TAG comments on Moral Alignment: An Idea I’m Embarrassed I Didn’t Think of Myself

TAG 19 Jun 2025 18:36 UTC
1 point
0

I have several objections to your (implied) argument. First and least—impartial morality doesn’t guarantee anything, nor does partial morality. There are no guarantees. We are in uncharted territory

OTOH, not all probabilities are equal, and a human specific value system is less likely result in extinction , relatively.

If your only goal is to survive, you will be missing a lot of big wins.

If you dont survive, you get no wins.

If you want superintelligence to be genuinely aligned, I would argue it is more valuable, safer, and more stable to align it to a broader set of values, with respect for all living things

Does that include a Do No Harm clause?
- WhatsTrueKittycat 19 Jun 2025 23:45 UTC
  2 points
  1
  Parent
  Yes, “Do no harm” is one of the ethical principles I would include in my generalized ethics. Did you honestly think it wasn’t going to be?
  
  > If you dont survive, you get no wins.
  
  Look, dude, I get that humanity’s extinction are on the table. I’m also willing to look past my fears, and consider whether a dogma of “humanity must survive at all costs” is actually the best path forward. I genuinely don’t think centering our approach on those fears would even buy us better chances on the extinction issue, for the reasons I described above and more. Even if it did, there are worse things than humanity’s extinction, and those fears would eagerly point us towards such outcomes.
  
  You don’t have to agree, but please consider the virtue of a scout mindset in such matters, or at least make an actual detailed argument for your position. As it stands you mostly seem to be trying to shut down discussion of this topic, rather than explore it.
  - TAG 20 Jun 2025 11:03 UTC
    −1 points
    −3
    Parent
    
    Yes, “Do no harm” is one of the ethical principles I would include in my generalized ethics. Did you honestly think it wasn’t going to be?
    
    I doing know you, so how would I know? Do you think an AI will fill in these unstated side-conditions correctly?
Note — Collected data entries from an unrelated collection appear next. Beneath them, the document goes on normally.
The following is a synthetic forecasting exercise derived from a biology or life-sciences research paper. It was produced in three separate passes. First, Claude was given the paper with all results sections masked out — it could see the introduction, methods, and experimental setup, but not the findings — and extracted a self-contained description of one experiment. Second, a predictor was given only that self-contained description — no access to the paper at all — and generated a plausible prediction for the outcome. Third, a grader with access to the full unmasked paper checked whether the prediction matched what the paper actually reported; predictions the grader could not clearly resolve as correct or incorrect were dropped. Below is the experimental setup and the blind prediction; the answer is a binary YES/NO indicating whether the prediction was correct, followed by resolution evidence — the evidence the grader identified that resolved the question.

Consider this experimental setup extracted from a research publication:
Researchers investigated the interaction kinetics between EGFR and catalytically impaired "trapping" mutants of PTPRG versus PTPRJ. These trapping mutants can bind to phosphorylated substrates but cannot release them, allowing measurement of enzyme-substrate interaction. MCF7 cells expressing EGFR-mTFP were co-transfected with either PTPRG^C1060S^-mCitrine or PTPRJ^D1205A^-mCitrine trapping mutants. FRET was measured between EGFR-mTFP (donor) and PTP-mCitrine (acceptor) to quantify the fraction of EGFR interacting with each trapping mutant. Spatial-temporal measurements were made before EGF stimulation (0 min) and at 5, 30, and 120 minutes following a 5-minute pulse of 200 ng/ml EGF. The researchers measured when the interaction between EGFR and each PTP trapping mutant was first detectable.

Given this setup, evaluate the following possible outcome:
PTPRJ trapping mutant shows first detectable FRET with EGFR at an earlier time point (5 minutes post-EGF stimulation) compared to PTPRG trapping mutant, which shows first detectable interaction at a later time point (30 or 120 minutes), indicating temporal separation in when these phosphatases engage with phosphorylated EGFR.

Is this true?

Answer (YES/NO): NO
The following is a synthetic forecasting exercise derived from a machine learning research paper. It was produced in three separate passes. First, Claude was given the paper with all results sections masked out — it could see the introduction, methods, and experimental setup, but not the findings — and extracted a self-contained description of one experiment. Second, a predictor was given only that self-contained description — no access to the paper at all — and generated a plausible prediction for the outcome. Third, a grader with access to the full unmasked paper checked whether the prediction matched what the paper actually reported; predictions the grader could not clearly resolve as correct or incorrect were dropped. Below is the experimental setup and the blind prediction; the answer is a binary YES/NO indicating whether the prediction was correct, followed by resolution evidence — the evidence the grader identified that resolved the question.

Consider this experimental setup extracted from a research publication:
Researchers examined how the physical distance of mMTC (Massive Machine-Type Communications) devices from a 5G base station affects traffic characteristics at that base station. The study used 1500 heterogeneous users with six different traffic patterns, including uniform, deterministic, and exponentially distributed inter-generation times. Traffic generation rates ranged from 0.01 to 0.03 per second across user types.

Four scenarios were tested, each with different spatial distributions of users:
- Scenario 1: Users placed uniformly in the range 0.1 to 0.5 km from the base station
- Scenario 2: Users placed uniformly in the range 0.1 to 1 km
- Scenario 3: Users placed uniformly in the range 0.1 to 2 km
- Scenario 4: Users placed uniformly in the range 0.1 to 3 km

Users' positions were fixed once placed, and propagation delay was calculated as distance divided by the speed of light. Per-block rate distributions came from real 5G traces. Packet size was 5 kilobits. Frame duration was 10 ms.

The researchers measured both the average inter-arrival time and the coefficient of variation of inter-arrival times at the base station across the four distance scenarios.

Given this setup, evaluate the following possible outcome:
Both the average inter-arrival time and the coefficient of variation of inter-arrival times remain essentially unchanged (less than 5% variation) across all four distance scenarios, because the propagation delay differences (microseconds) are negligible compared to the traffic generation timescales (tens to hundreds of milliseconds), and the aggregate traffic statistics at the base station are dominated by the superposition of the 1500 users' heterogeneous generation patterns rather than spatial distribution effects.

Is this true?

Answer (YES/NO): YES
Isn’t there a lot of existing literature on why that’s a bad assumption? why should a brief and vague formula be The Answer, when so many more sophisticated ones have been shot down?
    - WhatsTrueKittycat 20 Jun 2025 14:29 UTC
      3 points
      1
      Parent
      I think my previous messages made my stance on this reasonably clear, and at this point, I am beginning to question whether you are reading my messages or the OP with a healthy amount of good faith, or just reflexively arguing on the basis of “well, it wasn’t obvious to me.”
      
      My position is pretty much the exact opposite of a “brief, vague formula” being “The Answer”—I believe we need to carefully specify our values, and build a complete ethical system that serves the flourishing of all things. That means, among other things, seriously investigating human values and moral epistemology, in order to generalize our ethics ahead of time as much as possible, filling in the side conditions and desiderata to the best of our collective ability and in significant detail. I consider whether and how well we do that to be a major factor affecting the success of alignment.
      
      As I said previously, I care about the edge cases, and I care about the living things that would be explicitly excluded from consideration by your narrow focus on whether humanity survives. Not least because I think there are plenty of universes where your assumptions carry the day and humanity survives extinction, but at a monstrous and wholly avoidable cost. If you take the stance that we should be willing to sacrifice all other life on earth at the altar of humanity’s survival, I simply disagree. That undermines any ethical system we would try to put into place, and if it came to pass, would be a Pyrrhic victory and an exceptionally heartless way for humanity to step forth onto the cosmic stage. We can do better, but we have to let go of this notion that only our extinction is a tragedy worth avoiding.